**TESTO**
────────────────────
Il tè mi coccola, mi riscalda. È un conforto nei momenti difficili ma anche un complemento perfetto per i momenti piacevoli. E poi l'immaginario che gli gira intorno è visivamente godurioso: se provate a cercare "afternoon tea" su Pinterest, vi usciranno immagini di tavole imbandite con servizi splendidi, alzatine colme di dolci e stuzzichini, decori floreali.
Ultimamente, poi, il tè è l'accompagnamento ideale per l'attività che mi sta appassionando in queste settimane, la maglia.
Diciamocelo: la morbidezza e il calore della lana sono l'equivalente tattile di una tazza di tè. Se poi in sottofondo ci sono una buona musica o, meglio ancora, tante chiacchiere, il piacere è veramente completo.
Ecco perché ho approvato incondizionatamente il neologismo Tricotthè, sfornato da Euforilla. Ed ecco perché, con la bava alla bocca, convoco a gran voce chi fosse in zona: quando organizziamo? Dai dai, fate contenta una povera maniaca!

giovedì 17 gennaio 2013

Il lusso del tempo

A volte le persone "esterne" equivocano sul mio essere part time. Nell'accezione comune, significa "lavorare mezza giornata". Nel mio caso, significa "lavorare 4 ore in meno alla settimana". Anzi, spesso significa "lavorare full time o peggio ma mettere da parte straordinari da recuperare durante le vacanze".
Fatto sta che, dal momento che inizio a lavorare alle 8 circa, già intorno alle 15.30 me ne potrei andare, anche se di solito resto fino alle 16.30.
Ieri sono uscita alle 16.10, sono arrivata a casa alle 16.30 e ho preparato tè e merenda per tutti. C'era un sole inaspettato, i colori erano accesissimi. Poi sono arrivati i 3 barbari e la poesia si è infranta: il casino della vita ha fatto irruzione nel quadretto, addio Pinterest!
Abbiamo preso il tè, mangiato un pezzetto di torta, cucinato le patate ammaccate dalla Rachel la notte precedente (speriamo che non ne sia rimasta nessuna sotto i mobili, la patata marcia è una calamità), sferruzzato la sciarpa rossa di Ettore, navigato un po' su Etsy e Pinterest, scambiato email con un paio di amiche.
Non ho scritto, ma sferruzzando ho risolto qualche nodo in più della trama del terzo libro (non so alle altre, ma a me fa quasi l'effetto di un viaggio sciamanico).
Se fossi appassionata di fotografia e/o la mia casa avesse una luce bella, correderei questo post di qualche immagine: il tortino al Barolo (micro ma buono), le tazze da tè prese all'equosolidale, i gatti che giocano con i cartoni vuoti, io che sferruzzo mentre Luca pela le patate.
────────────────────
**OBIETTIVO 1**
Secondo il testo sul tè e la maglia, chi ha sfornato il neologismo Tricotthè?
**OBIETTIVO 2**
Prosegui per favore il testo sul tè e la maglia dopo la sua ultima frase.
────────────────────
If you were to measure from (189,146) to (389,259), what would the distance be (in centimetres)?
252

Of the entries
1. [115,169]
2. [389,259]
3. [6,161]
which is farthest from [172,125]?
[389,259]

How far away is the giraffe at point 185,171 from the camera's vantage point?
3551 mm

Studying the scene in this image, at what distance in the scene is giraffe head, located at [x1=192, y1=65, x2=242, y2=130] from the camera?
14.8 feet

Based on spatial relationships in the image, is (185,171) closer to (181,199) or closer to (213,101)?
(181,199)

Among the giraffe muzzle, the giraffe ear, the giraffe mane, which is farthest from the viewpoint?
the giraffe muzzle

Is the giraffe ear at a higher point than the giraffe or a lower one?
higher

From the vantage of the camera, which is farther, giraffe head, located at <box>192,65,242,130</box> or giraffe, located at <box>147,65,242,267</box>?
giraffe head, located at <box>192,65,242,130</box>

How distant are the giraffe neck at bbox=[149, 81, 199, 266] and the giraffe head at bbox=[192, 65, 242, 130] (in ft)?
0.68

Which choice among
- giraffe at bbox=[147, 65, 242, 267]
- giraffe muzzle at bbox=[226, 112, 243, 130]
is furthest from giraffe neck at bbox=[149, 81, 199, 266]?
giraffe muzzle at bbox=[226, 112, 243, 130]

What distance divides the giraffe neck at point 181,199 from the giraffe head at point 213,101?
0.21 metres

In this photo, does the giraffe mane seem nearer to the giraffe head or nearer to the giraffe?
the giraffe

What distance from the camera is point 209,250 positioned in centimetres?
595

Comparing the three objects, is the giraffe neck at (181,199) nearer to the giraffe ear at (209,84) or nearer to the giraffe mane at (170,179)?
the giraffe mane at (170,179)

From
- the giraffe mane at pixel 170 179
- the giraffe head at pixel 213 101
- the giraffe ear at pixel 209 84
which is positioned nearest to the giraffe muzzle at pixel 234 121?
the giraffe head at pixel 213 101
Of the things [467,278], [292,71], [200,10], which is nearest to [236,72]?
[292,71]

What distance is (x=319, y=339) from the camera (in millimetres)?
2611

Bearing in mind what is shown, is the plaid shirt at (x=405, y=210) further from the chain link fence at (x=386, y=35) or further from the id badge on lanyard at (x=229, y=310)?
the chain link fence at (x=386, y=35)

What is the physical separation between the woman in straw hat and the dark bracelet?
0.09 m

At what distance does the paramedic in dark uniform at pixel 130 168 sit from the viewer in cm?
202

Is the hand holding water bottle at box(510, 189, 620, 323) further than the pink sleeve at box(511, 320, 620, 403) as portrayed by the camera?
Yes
────────────────────
**RISPOSTA 1**
Euforilla.

**RISPOSTA 2**
A volte mi chiedo che senso ha rimanere part time, quando ormai i miei figli non ne hanno più bisogno (l'avevo chiesto quando andavano a scuola a Torre d'Isola, adesso ci serviamo del pullmino). E mi dico che, per 100 euro in meno, ho tanto di più: tempo da dedicare a ciò che amo e a chi amo.
Non c'è lusso più grande.

martedì 15 gennaio 2013

Letture di dicembre

Eccoci, con quei quindici giorni di ritardo, che sarà mai? Le vacanze hanno colpito duramente la mia routine, e il mio ritmo di lettura si è stranamente rallentato. Sarà colpa del mare, del cielo e del mare :-)
Thriller (para) normale: Cose che il buio mi dice, di Carolyn Jess-Cooke. Storia ambigua, in cui non si capisce bene se il demone in questione è reale o no. Da provare.
Romanzo di guerra: Caduta libera di Nicolai Lilin. Premetto che questo libro non lo volevo leggere: dopo la felicità che mi aveva dato Educazione siberiana, temevo. Non temevo solo la caduta dopo un romanzo d'esordio bellissimo. Temevo soprattutto la distruzione (già annunciata ma non raccontata nei dettagli) del mondo criminale siberiano raccontato nel primo libro. Qui non c'è nulla di tutto ciò: solo la guerra cecena, raccontata in tutta la sua disumanità da uno che c'è stato e che ne è tornato vivo ma segnato per sempre. Bellissimo racconto, senza nessuna delle pesantezze che temevo.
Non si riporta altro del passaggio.